Die Praxis des Strafvollzugs ist ein Gradmesser für die menschenrechtliche Reife einer Gesellschaft (Gebot 10). Grund-und Menschenrechte sind für den Strafvollzug unabdingbar und ebenso bedeutsam wie die Ausrichtung auf Integration und Re-Sozialisierung. In diesem Sinne muss auch die Schnittstellenarbeit zwischen Strafvollzug, Justiz und Nachbetreuungseinrichtungen ausgebaut und intensiviert werden.

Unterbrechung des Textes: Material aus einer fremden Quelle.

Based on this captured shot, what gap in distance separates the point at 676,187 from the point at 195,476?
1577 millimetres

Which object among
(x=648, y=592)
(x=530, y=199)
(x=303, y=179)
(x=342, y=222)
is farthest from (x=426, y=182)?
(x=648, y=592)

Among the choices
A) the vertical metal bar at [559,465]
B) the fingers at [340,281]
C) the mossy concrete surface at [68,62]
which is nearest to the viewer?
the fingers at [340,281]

Schutz der Grundlagen des Rechtsstaates insbesondere auch dann, wenn dieser durch terroristische Anschläge erschüttert wird
Die Beachtung dieser Gebote bewahrt vor einer voreiligen Schuld-und Verantwortungszuweisung im Falle einer Straftat, welche die Grundfesten einer Demokratie berührt. Sie blickt in die Zukunft und wirkt präventiv, weil sie auch nach den Ursachen der Entstehung von Kriminalität fragt. Sie schützt die Grundlagen unseres Rechtsstaates insbesondere auch dann, wenn dieser durch terroristische Anschläge erschüttert werden soll. Sie gewährt den AkteurInnen in Justiz, Rechtsanwaltschaft und Polizei den nötigen Freiraum, im Rahmen der bestehenden Gesetze Verantwortung für Geschehenes zuzuschreiben und präventiv für die Zukunft zu wirken.
Versuche,die Grundfesten unserer Demokratie durch Aufsehen erregende und zu verurteilende Straftaten zu erschüttern, dürfen nicht dazu führen, als Reaktion darauf Grund-und Menschenrechte generell zurückzuschrauben. Vielmehr kann eine auch in solchen Situationen vernunftgeleitete Kriminalpolitik ohne emotionale Schnellschüsse unsere Demokratie und ihre Werte stärken.
Der Verein Neustart ist eine österreichweit tätige Organisation, die der Gesellschaft Hilfen und Lösungen zur Bewältigung von Konflikten und damit Schutz vor Kriminalität und deren Folgen bietet. Resozialisierungshilfe für Straffällige, Unterstützung von Opfern und Prävention: Das sind die Angebote, mit denen Kriminalität in der Gesellschaft verringert wird. Täterinnen und Täter sollen mit sozialarbeiterischer Unterstützung wieder in die Gesellschaft integriert werden. Opfer erhalten konkrete Hilfe durch Prozessbegleitung, Entschuldigung und Schadenswiedergutmachung.
Fazit der 60-jährigen Erfahrung des Verein Neustart: Wirkungsvolle Arbeit mit Täterinnen und Tätern ist der beste Opferschutz.